Conventional artificial neural networks (ANNs) model synaptic transmissions as the sole source of neural signaling. Yet, research in cellular neurophysiology has concluded that nonsynaptic communication exists between neurons [1] [2] [3]. One method of nonsynaptic signaling is volume transmission (VT) [4], as shown in Figure 1.1. A substance is defined to be a VT signal if: 1) it is released by a cell in a regulated fashion; 2) diffuses at a relevant concentration in the extracellular fluid for a distance larger than the synaptic cleft; 3) is able to activate selective receptive molecules in a number of target cells; and 4) triggers a physiological response in the target cells [5]. Agnati further proposes that extracellular pathways diffusely connect neurons [4] [5].
In this paper, concepts related to VT are applied to a biologically motivated artificial neural network (ANN). Using the anatomy of housefly's (Musca domestica) first optic ganglion, the lamina ganglionaris , a simplified ANN, which uses extracellular diffusion (ECF) to model volume transmission, was developed. This work assumes that the extracellular space (ECS) surrounding a collection of neurons maintains an extracellular potential (ECP) resulting from currents produced by the axons of these neurons. The exploration into the functionality of ECD was investigated using a computer model of the ANN. This paper presents and discusses simulation results investigating the pulse response of the ANN.
The next section gives an
overview of those neurons in the fly's
visual processing which are relevant to the ANN.
Section 3 presents
the model and a discussion of the derivation of the
system of differential equations, which are used to
describe the evolution of the neural potentials is provides.

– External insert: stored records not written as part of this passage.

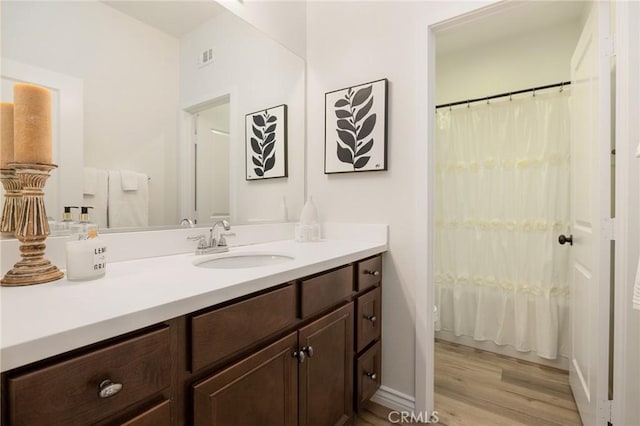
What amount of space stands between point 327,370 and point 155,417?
0.69 m

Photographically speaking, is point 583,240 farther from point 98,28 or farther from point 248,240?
point 98,28

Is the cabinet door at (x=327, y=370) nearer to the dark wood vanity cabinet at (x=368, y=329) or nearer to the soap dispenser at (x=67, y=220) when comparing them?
the dark wood vanity cabinet at (x=368, y=329)

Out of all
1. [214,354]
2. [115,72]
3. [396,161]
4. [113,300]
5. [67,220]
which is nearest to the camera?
[113,300]

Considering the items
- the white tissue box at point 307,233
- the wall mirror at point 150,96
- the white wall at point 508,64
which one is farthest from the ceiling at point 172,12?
the white wall at point 508,64

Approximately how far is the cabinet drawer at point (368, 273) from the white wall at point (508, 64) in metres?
1.77

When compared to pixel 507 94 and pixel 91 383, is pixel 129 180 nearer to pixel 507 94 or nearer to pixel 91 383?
pixel 91 383

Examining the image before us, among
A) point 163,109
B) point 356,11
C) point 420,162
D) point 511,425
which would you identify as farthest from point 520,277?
point 163,109

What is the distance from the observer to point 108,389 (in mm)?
551

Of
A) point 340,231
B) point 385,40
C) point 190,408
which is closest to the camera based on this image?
point 190,408

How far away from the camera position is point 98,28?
107 centimetres

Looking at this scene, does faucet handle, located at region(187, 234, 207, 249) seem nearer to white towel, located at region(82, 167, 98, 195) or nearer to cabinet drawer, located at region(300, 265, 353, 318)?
white towel, located at region(82, 167, 98, 195)

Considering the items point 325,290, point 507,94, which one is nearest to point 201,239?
point 325,290

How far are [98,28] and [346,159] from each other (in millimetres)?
1193

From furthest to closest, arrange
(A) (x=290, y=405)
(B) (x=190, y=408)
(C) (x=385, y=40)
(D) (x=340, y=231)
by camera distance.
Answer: (D) (x=340, y=231) < (C) (x=385, y=40) < (A) (x=290, y=405) < (B) (x=190, y=408)
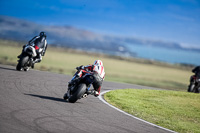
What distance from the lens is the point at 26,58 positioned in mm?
17172

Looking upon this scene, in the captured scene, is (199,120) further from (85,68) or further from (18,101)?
(18,101)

In Section 4, testing procedures
and results are given followed by a discussion of results in
Section 5.

Figure 1.1:  
An example of volume transmission.
In volume transmission, unstructured extracellular fluid (ECF) pathways
diffusely connect neurons.
2 Background
A brief background of the fly's visual processing system, which was the motivation for the ANN, is presented. A more detailed review of this system can be found in [6]. The optic lobe of the housefly is configured into four collections of neural processes (neuropiles) organized into multiple sets of retinotopical pathways [7] [8], as simplified in Figure 2.1. Each neuropile is a functionally specialized region that processes certain components of the fly's visual processing [8]. The visual processing occurring in the first neuropile, the lamina, coalesces the visual stimuli, enabling the visual system to transmit as much information as possible through channels (neurons) of limited bandwidth [9]. This research focuses on the visual processing within the lamina neuropile.
The retina of the housefly is composed of hexagonally arranged eye structures called ommatidia (little eyes) [10]. Each ommatidium is a columnar structure containing eight photoreceptor (light receiving) neurons commonly labeled R1-R8. Cross-sections of an ommatidium reveal a rhomboidal pattern with six large photoreceptors, R1-R6, surrounding a pair of smaller central ones, R7-R8 [11]. R1-R6 send their axons to different synaptic cartridges within the lamina, crowning a pair of large monopolar cells (LMCs) with which they synapse [12] [13]. Within the lamina, presynaptic to the LMCs, gap junctions electrically interconnect the neighboring photoreceptor axons of R1-R6 [14]. The axons of R7 and R8 bypass the LMCs within each cartridge and terminate in the second neuropile, the medulla [15].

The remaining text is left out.